OpenOrca-Platypus2-13B-GGML

Property	Value
Model Type	GGML Quantized LLM
Base Model	OpenOrca-Platypus2-13B
License	Llama 2
Paper	Platypus Paper

What is OpenOrca-Platypus2-13B-GGML?

OpenOrca-Platypus2-13B-GGML is a quantized version of the powerful OpenOrca-Platypus2-13B model, optimized for CPU and GPU inference using the GGML format. This model represents a strategic merger between Platypus2-13B and OpenOrcaxOpenChat-Preview2-13B, combining STEM capabilities with general instruction-following abilities.

Implementation Details

The model is available in multiple quantization formats ranging from 2-bit to 8-bit precision, offering different tradeoffs between model size, performance, and resource usage. The quantized versions range from 5.74GB (q2_K) to 13.83GB (q8_0) in size.
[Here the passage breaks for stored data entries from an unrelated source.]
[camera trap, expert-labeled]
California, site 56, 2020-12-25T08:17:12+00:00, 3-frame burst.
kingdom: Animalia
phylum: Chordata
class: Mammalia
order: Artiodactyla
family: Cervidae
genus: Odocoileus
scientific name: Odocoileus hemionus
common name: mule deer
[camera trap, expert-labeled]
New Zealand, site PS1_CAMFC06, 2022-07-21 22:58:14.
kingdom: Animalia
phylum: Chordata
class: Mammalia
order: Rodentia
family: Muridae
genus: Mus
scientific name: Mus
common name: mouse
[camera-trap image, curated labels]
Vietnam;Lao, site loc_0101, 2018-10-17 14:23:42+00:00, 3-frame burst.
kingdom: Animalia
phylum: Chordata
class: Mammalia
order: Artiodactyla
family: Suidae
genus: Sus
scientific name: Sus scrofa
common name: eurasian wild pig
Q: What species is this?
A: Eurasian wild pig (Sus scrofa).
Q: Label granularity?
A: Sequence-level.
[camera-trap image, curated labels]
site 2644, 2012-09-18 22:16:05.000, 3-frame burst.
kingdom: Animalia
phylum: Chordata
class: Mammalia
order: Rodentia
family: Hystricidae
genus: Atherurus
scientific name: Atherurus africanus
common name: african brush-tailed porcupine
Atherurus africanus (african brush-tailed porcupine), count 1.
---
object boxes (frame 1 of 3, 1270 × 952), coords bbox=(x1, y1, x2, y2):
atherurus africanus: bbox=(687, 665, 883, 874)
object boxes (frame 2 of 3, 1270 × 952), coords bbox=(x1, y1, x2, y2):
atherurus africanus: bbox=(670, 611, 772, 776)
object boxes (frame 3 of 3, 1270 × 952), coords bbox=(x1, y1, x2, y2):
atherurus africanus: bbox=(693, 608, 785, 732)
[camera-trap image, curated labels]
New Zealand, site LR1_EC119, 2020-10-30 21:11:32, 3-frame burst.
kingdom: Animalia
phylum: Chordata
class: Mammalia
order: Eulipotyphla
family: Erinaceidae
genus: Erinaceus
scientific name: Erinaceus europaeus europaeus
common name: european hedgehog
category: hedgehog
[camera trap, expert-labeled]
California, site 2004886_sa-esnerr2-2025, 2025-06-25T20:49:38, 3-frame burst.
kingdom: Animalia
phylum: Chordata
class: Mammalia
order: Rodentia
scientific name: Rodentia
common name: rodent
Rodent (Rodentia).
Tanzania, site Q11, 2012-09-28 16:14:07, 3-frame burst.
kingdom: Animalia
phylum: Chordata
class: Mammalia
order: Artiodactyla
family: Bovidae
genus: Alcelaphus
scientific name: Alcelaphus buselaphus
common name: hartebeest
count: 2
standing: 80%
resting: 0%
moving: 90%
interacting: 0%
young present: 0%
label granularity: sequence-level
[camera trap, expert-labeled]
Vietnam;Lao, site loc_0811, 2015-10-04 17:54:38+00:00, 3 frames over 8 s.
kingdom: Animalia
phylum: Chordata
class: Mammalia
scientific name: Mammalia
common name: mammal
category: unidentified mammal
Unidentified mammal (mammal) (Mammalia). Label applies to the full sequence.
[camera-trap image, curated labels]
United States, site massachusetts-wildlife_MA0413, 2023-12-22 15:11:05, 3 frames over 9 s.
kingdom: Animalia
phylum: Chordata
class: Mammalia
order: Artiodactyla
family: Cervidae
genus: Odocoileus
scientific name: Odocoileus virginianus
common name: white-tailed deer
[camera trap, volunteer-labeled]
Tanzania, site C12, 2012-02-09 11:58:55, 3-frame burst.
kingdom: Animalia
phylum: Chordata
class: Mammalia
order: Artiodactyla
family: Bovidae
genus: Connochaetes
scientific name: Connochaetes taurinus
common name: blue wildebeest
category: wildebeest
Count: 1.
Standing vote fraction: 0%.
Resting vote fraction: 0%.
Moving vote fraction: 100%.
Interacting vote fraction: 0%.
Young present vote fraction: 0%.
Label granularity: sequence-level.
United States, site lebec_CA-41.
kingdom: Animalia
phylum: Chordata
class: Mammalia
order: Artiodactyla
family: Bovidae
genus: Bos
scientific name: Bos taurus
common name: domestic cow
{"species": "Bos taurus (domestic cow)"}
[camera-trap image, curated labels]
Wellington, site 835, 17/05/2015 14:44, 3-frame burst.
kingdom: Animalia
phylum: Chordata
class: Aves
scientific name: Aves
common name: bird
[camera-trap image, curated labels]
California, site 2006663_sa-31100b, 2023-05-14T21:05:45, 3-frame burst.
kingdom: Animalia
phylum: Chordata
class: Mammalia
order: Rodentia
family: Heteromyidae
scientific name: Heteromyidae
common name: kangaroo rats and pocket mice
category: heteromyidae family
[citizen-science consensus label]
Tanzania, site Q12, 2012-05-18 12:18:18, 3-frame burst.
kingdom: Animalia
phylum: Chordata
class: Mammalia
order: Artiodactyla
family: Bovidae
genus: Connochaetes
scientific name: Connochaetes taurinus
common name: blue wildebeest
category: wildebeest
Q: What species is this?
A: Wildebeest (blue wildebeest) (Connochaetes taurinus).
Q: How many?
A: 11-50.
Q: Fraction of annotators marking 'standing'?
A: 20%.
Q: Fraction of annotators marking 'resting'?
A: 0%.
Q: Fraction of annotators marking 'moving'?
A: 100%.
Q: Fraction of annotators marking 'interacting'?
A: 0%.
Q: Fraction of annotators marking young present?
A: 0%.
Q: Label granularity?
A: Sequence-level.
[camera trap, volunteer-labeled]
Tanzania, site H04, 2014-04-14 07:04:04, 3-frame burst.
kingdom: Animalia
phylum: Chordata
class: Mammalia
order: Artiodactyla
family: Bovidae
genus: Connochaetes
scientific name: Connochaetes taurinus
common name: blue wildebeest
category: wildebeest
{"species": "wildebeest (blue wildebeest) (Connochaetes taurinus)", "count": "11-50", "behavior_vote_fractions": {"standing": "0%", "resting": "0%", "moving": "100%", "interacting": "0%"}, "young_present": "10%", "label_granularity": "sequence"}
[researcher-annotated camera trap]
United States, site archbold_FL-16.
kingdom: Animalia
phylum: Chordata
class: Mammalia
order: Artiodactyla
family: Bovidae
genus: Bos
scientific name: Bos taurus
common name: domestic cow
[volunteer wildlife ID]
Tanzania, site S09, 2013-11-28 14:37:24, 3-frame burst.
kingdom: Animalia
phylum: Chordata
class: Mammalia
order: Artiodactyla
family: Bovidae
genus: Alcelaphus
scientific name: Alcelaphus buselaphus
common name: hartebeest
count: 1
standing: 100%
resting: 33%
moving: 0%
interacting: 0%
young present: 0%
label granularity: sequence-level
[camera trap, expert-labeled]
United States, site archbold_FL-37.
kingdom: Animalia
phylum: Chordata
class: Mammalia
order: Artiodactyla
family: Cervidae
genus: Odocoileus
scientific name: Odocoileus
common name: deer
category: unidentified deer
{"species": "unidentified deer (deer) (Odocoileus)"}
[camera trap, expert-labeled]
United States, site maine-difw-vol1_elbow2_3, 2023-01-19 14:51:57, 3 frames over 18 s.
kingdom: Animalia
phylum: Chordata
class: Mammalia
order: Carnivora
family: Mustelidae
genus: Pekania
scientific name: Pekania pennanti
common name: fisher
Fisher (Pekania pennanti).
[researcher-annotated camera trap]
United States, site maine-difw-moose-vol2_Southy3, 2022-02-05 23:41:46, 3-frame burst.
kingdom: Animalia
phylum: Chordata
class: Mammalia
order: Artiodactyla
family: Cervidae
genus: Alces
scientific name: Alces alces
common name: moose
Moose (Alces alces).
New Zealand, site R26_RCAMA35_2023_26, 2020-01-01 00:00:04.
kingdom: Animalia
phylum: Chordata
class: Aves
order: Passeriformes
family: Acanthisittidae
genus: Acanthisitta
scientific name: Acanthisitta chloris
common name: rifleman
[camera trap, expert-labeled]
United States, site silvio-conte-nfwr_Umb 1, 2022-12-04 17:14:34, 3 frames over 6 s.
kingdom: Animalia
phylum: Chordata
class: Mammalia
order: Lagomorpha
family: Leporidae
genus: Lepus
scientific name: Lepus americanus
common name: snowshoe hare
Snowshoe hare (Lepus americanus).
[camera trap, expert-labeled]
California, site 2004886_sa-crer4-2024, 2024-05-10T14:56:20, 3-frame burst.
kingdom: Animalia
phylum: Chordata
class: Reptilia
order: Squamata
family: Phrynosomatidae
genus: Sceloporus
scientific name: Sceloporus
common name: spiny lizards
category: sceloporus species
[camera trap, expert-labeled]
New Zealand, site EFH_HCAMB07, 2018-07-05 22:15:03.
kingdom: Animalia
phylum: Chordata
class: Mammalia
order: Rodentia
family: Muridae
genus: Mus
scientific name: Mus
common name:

Multiple quantization options (q2_K through q8_0)
Optimized for both CPU and GPU inference
Supports context length similar to base Llama 2
Uses Alpaca-InstructOnly prompt format

Core Capabilities

Strong performance on MMLU (59.5%), ARC (62.88%), and HellaSwag (83.19%)
Enhanced STEM and logical reasoning capabilities
Efficient resource usage through various quantization options
Supports both CPU and GPU acceleration

Frequently Asked Questions

Q: What makes this model unique?

This model combines the STEM and logical reasoning capabilities of Platypus2 with the general instruction-following abilities of OpenOrcaxOpenChat, all while being optimized for efficient deployment through GGML quantization.

Q: What are the recommended use cases?

The model excels in STEM-related tasks, logical reasoning, and general instruction-following scenarios. Different quantization options allow deployment on various hardware configurations, from resource-constrained environments to high-performance systems.